Car Fleet medium

Problem Statement

There are n cars going to the same destination along a one lane road. The destination is target miles away.

Each car starts at a position position[i] miles from the destination and has a speed speed[i] miles per hour.

A car can only pass another car if it's strictly faster. It's not allowed for a slower car to overtake a faster car.

Find the number of cars that will reach the destination at or before the time when the first car arrives.

Note:

  • 1 <= n <= 1000
  • 1 <= target <= 10^7
  • 1 <= position[i] <= target
  • 1 <= speed[i] <= 10^6

Example 1

Input: target = 12, position = [10,8,0,5,3], speed = [2,4,1,1,3] Output: 3

Explanation: The cars starting at 10 and 8 reach the destination at time 1 and 2 respectively. The car at 0 reaches the destination at time 12. The cars at 5 and 3 reach the destination at time 3.5 and 1 respectively. The first car arrives at time 1. Since there are 3 cars arriving at time 3 or less, the answer is 3.

Example 2

Input: target = 10, position = [3], speed = [3] Output: 1

Steps

  1. Calculate arrival times: For each car, calculate the time it takes to reach the destination: time = position[i] / speed[i]. We use floating point division here to account for the possibility of non-integer times.

  2. Sort by arrival time: Sort the cars in ascending order of their arrival times. This is crucial because we only care about cars that arrive before or at the same time as the first car.

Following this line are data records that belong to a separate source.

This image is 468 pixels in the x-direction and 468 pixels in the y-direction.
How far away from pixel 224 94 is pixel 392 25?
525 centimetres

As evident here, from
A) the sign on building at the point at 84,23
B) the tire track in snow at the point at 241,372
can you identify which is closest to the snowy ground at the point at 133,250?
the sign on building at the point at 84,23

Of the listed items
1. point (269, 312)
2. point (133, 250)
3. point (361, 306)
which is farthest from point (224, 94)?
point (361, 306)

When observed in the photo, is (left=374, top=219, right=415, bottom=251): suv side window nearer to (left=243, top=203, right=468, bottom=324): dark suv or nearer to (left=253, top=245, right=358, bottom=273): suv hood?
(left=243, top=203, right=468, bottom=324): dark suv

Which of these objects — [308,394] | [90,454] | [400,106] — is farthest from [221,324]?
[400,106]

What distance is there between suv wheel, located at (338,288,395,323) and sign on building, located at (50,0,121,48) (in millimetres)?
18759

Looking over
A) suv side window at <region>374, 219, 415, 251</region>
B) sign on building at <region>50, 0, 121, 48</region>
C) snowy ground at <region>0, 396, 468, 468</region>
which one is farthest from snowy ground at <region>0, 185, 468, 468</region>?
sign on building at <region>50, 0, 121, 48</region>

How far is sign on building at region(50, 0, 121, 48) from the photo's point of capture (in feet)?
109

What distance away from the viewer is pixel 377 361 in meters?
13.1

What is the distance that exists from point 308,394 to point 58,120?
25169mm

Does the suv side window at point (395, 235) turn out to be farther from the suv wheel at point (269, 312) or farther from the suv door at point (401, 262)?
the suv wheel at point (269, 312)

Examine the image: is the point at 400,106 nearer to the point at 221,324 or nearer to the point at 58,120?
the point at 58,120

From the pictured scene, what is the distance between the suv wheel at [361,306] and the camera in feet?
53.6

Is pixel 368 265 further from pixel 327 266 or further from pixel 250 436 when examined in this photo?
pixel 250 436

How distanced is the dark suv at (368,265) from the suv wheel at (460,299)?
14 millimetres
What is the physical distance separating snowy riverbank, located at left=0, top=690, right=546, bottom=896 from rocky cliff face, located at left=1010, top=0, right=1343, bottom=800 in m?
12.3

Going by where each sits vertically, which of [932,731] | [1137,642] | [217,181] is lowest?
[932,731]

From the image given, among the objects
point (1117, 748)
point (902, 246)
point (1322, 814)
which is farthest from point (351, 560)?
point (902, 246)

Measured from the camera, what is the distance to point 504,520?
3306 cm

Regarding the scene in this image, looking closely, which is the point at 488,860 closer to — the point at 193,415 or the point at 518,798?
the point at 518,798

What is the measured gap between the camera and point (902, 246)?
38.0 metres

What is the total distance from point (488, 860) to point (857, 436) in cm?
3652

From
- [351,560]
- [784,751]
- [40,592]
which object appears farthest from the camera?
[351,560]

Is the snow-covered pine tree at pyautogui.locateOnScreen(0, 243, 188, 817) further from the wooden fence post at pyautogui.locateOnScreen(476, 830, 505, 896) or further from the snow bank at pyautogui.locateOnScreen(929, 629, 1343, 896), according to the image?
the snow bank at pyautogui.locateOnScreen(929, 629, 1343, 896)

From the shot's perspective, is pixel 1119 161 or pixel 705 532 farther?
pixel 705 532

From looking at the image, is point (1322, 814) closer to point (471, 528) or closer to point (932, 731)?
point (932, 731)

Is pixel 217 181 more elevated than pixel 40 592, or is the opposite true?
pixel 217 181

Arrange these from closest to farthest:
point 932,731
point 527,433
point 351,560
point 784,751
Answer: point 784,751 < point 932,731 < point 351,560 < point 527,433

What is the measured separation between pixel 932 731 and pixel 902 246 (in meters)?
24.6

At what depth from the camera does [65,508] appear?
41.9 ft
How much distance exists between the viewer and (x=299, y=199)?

  3. Iterate and merge: Iterate through the sorted cars from the end (the latest arrival times). We maintain a stack to track the arrival times. If the current car's arrival time is strictly greater than the top of the stack (meaning it's slower than the car at the top of the stack), it will be overtaken by the car at the top of the stack. Thus, we don't need to consider it. Otherwise, we push its arrival time onto the stack.

  4. Return stack size: The final size of the stack represents the number of cars that will reach the destination at or before the first car.

Explanation

The problem revolves around the concept of overtaking. A slower car can't overtake a faster car. Therefore, if a car has a later arrival time and there's a faster car (an earlier arrival time) ahead, the slower car will be overtaken and won't affect the final count. The algorithm cleverly uses a stack to maintain the set of non-overtaken cars that have the greatest impact on determining the number of cars reaching the destination at or before the first one.

Code

import java.util.Arrays;
import java.util.Stack;

class Solution {
    public int carFleet(int target, int[] position, int[] speed) {
        int n = position.length;
        if (n == 0) return 0;

        double[] arrivalTimes = new double[n];
        for (int i = 0; i < n; i++) {
            arrivalTimes[i] = (double) (target - position[i]) / speed[i];
        }

        int[][] cars = new int[n][2];
        for(int i=0; i<n; i++){
            cars[i][0] = position[i];
            cars[i][1] = speed[i];
        }

        Arrays.sort(cars, (a,b) -> Integer.compare(a[0],b[0]));

        Stack<Double> stack = new Stack<>();
        for (int i = n - 1; i >= 0; i--) {
            if (stack.isEmpty() || arrivalTimes[i] > stack.peek()) {
                stack.push(arrivalTimes[i]);
            }
        }

        return stack.size();
    }
}

Complexity

  • Time Complexity: O(N log N), dominated by the sorting step.
  • Space Complexity: O(N) in the worst case, to store the arrival times and the stack. The space used by cars array is also O(N).